Çıkarılan metin:
+ + + + +

UYDU VE İNTERNET PLATFORMLARI

1990 başlarında özel TV kanallarının yayınlarına başlamasıyla tek kanallı TRT yayınlarından çok sesli ve ilginç televizyon kanalları yayınlarıyla karşı karşıya kaldı izleyiciler. Bir süre sonra uydu iletim teknik ve imkanlarının artmasıyla 1995 yılından itibaren analog uydu yayınlarıyla birlikte karasal yayınlar da bölgesel olmaktan çıkarak ülke genelinde uydu + karasal ve kablo yayınlar şeklinde geniş kitlelere ulaşmaya başladı.

1990 sonlarına doğru analoğun yerine dijital teknik ve sıkıştırma metotlarının çeşitlenmesiyle ve uydu alıcılarının nispeten ekonomik hale gelmesiyle izleyiciler tercihleri karasaldan hızla uydu yayınlarına doğru yönelmeye başladı.

+ + + + +

Derlenen malzeme:
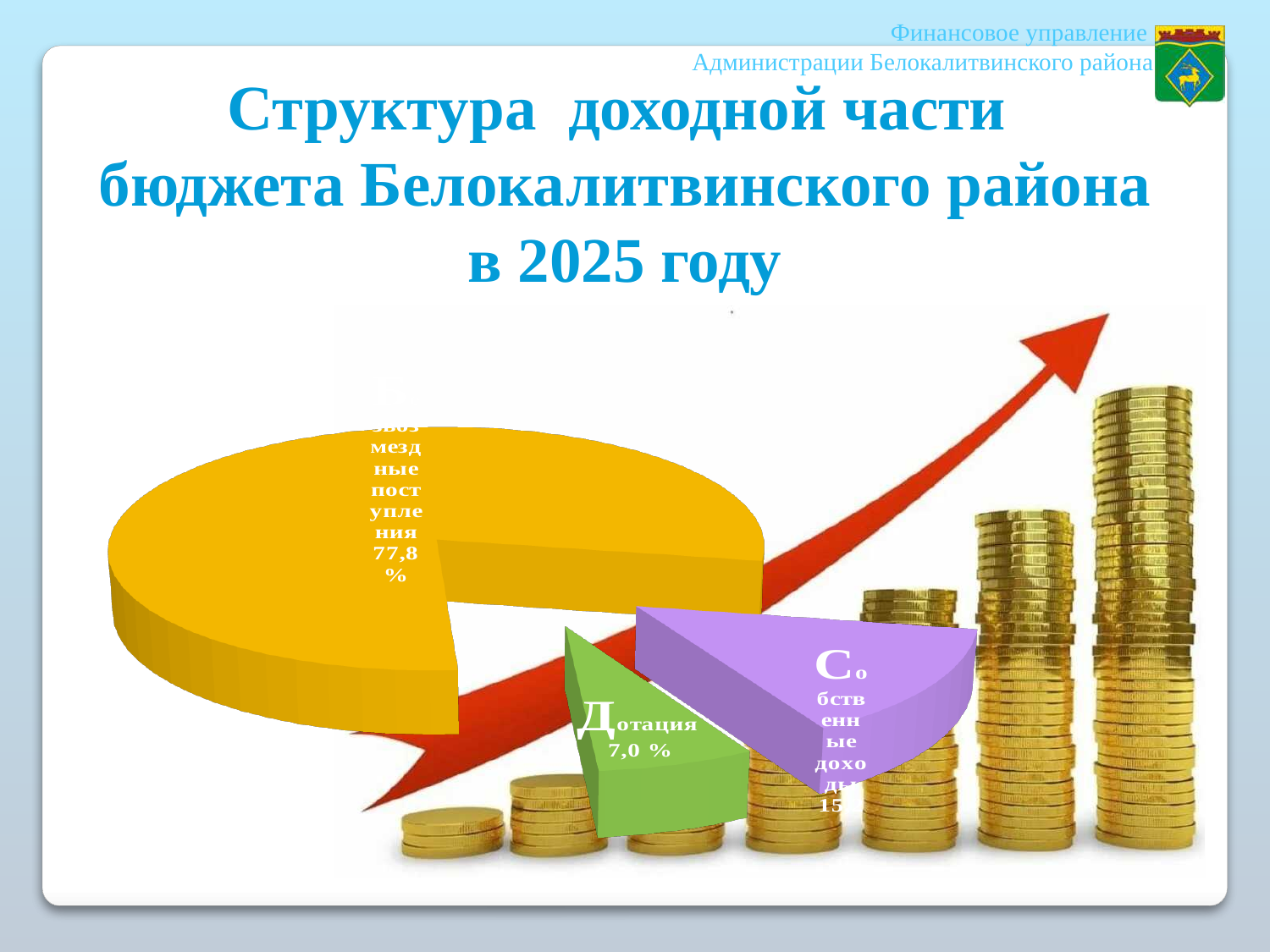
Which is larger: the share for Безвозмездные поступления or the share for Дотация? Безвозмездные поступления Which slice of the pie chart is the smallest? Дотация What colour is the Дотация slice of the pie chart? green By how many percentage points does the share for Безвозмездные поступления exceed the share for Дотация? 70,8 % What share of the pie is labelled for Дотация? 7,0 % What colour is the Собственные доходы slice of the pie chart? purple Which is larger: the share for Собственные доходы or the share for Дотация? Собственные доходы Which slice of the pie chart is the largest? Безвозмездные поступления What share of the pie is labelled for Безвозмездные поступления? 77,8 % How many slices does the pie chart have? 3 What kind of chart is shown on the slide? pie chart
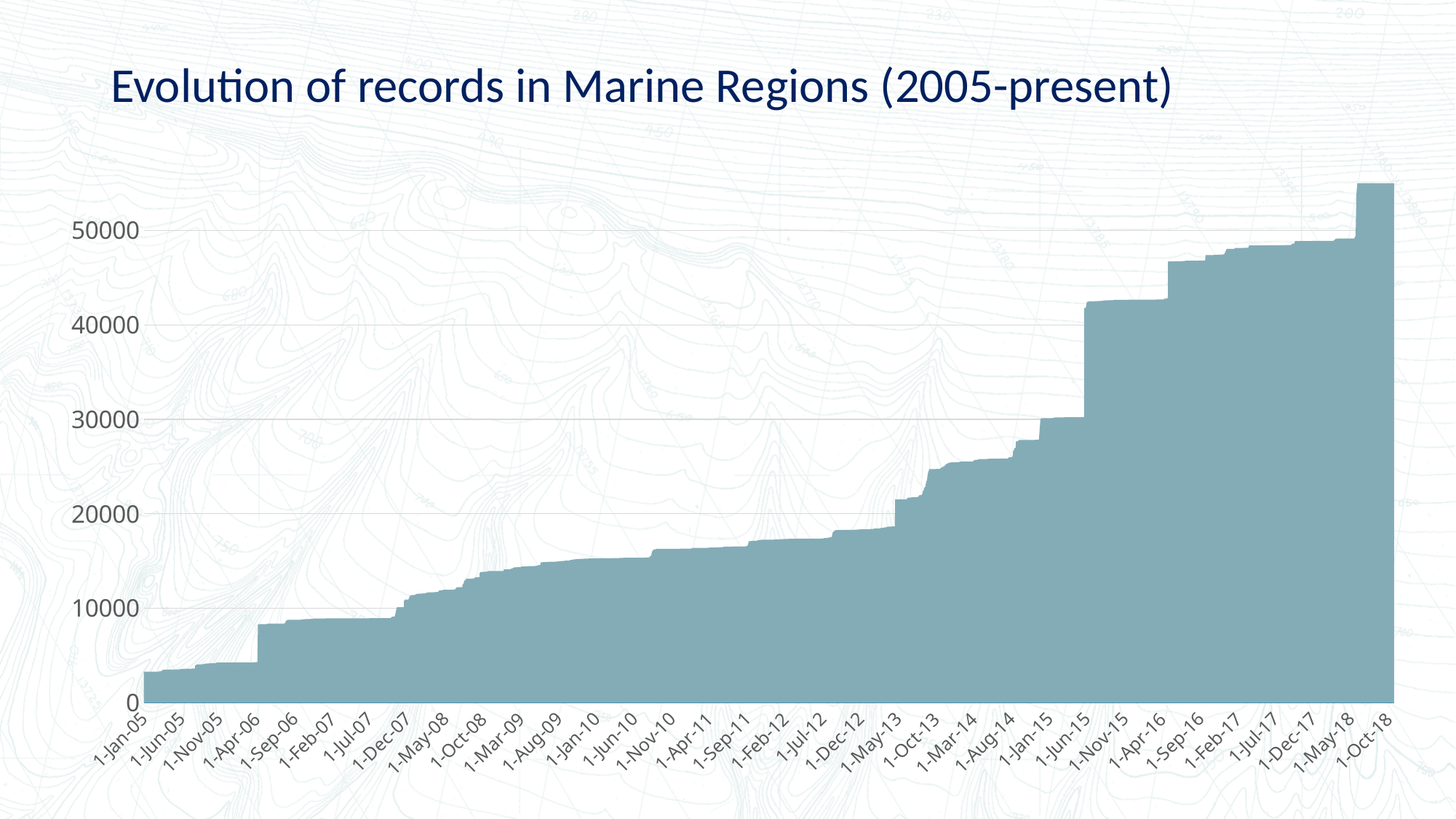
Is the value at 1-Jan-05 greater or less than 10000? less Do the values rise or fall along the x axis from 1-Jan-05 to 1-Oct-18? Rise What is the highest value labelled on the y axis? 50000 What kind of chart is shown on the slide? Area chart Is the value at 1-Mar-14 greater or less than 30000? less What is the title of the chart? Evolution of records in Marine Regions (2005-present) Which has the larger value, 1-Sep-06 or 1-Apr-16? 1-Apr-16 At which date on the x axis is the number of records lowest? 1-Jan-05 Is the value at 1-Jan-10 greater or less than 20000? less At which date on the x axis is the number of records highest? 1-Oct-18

+ + + + +

Yapılacak iş: Televizyon yayınlarının karasaldan uyduya geçişini anlatan metni kaldığı yerden sürdürün.

Cevap alanı:
Tercih sebeplerinin başında uydudan iletilen yayınların sayısının fazlalığı ve görece analog’tan daha kaliteli ve çözünürlüğü analoğa göre daha yüksek olan yayınların iletilmesiydi.

Uydu ve karasal yayınların birlikte iletilmesiyle birlikte önce Cine5’in şifreli karasal yayınlara başlaması ve izleyicilerin özellikle futbol maçlarını izleyebilmesi uydu platformlarına olan ilgi ve talebi arttırdı.

Bu alanda ilk yayına başlayan Star dijital ardından Digitürk oldu. O yıllarda iki platforma olan ilgi her geçen gün arttı. Bununla birlikte Star dijital uydudan yayın yapan televizyon kanallarını kendi kutusu üzerinden tanımlama yaparak ve rebroadcast yapmadan abonelerine uygun ücretle iletmeye başladı. Ancak yayın hayatına daha sonra başlayan diğer platform Digitürk’ün maç yayın haklarını alması ve bu yayınları sadece kendi platformundan iletmesi önce Star’ın etkinlik ve abone sayısında düşüşe, ardından ise bu platformun kapatılmasına neden oldu.

Bir süre sonra yine tanımlama tekniğini kullanan D-Smart uydu platformu bu yarışta yerini aldı. Ancak günümüzde de majör uydu platformu yine Digitürk olarak toplam hanelerin yaklaşık %25’ine erişmektedir.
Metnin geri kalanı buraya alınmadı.